Фигуру дирижёра смяло…
— Это приказ?
— А что же я здесь с вами, скажите, делаю, чай что ли пью?
Лейтенант уцепился за последнее.
— Кстати, про чай, может…
Ульяшов резко отказался, как обиделся.
— Вы что? Никаких «про»! Всё постороннее отменяется. Только про музыкантов. Ваши предложения, товарищ лейтенант!
Лейтенант растерянно моргал глазами.
— Подумать надо… Вспомнить, географию составить.
Ульяшов наседал.
— Чего вспоминать, какую географию?
Сержант Смирнов пришёл на выручку лейтенанту.
— У нас кто куда поехал, товарищ полковник, — пояснил он. — Страна большая.
Ульяшов отмахнулся. Даже речь произнёс.
— Про страну я уже слышал. Мы с генералом, как и все россияне, гордимся необъятными просторами нашей Родины, несметными её богатствами, и… — Полковник неожиданно запнулся, умолк, похоже, потерял нить разговора, немо вращал глазами. — О чём это я? — Не найдя ту важную мысль, чертыхнулся, махнул на неё рукой. — Короче, не отвлекайте меня, я серьёзно.
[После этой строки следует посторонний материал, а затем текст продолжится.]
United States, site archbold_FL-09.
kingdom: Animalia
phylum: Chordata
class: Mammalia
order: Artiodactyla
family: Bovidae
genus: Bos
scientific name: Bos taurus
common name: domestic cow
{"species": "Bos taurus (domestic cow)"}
Делайте что хотите, товарищ лейтенант, думайте, составляйте вашу географию, но чтобы через полчаса, вы, товарищ руководитель, с вашими непременно конкретными, чёткими и ясными для командования предложениями, ко мне в кабинет. Как штык! Подчёркиваю, если вы офицер и настоящий патриот, эээ, наших войск. В противном случае… сами знаете что. И вообще, я вам удивляюсь. Вы, товарищ лейтенант, молодой вроде специалист, серьёзный руководитель, мы так надеялись, только что к нами пришли, с высшим гуманитарным образованием, должны бы всё знать, казалось, и всё продумывать не сейчас, а заранее. А вдруг тревога, вдруг, то да сё. Мало ли… А музыкантов нету. Что делать? Как это? Как на врага, прикажете, идти? Под тру-ля-ля? Нет, только под вашу музыку, товарищ дирижёр, только под оркестр. Так и по штатному расписанию положено, и по… Короче, или грудь ваша, товарищ лейтенант в крестах, как говорится, или голова…
— В кустах… машинально продолжил лейтенант.
— Вот именно. Ха-ха! — Полковник коротко, без смеха, хохотнул, закончил сурово. — Повторяю, это не шутка, лейтенант! Это приказ! Работайте, Фомичёв. Я жду.